Standing out as different can lead to feelings of isolation or increased anxiety.

“Autism and depression are frequently co-occurring, but the rate has been found to vary between 2% to 30%,” Neal said. “Although there is not a single explanation, one could be due to the awareness autistic individuals have of their differences in social communication compared to their peers. These differences may make creating peer relationships more difficult or could lead to bullying by classmates and peers.”

Schroth has personal experience with this.

“I’ve had clinical depression and anxiety my whole life,” Schroth said. “I tried to tell my parents when I was around 9, but I was just at that awful age. No one took it seriously until I was failing high school when I was 16.”

Neal said supporters can be helpful by accommodating friends and family members with ASD. But she added, “Not every symptom or behavior of an autistic individual requires intervention.
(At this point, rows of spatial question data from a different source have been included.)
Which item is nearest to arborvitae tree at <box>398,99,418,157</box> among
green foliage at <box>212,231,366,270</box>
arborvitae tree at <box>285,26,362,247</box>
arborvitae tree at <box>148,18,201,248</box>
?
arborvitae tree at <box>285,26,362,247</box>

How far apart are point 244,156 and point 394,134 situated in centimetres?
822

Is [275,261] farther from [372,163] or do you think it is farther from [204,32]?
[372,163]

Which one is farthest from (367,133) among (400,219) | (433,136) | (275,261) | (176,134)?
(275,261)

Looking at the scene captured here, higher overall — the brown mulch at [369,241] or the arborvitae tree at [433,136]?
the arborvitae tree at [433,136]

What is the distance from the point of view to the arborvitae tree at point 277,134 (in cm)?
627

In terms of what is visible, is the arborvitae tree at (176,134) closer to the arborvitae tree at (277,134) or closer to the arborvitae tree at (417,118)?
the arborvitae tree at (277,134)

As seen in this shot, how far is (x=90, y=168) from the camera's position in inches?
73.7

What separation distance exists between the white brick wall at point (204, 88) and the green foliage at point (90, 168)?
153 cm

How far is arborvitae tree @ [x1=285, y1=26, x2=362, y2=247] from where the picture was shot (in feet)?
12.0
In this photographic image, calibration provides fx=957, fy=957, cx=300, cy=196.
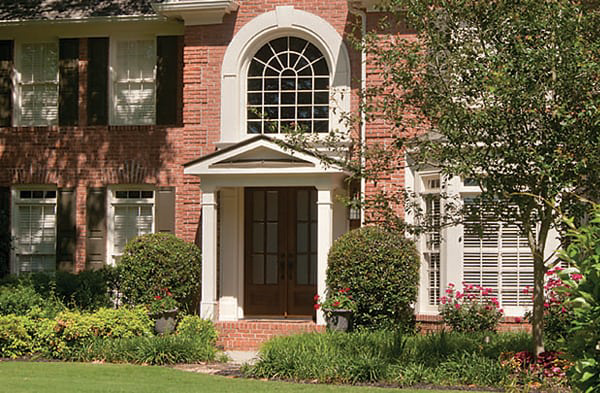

The focus should be on what is important to that person and what will make a significant improvement to their quality of life.”

Davis-Pierre said one way loved ones can help is by, “Being more inclusive and not thinking we are not capable.”

“Just because we may be non-speaking, doesn’t mean we don’t have anything to say,” Davis-Pierre said.

Many people with ASD are finding ways to express themselves and educate their communities about autism. Davis-Pierre is the president and CEO of Autism in Black Inc. Schroth is learning to be a self-advocate, with the goal of becoming a public speaker. When Schexnaydre is not busy writing or gaming, he’s out and about in Baton Rouge, enjoying weekly trivia nights or karaoke.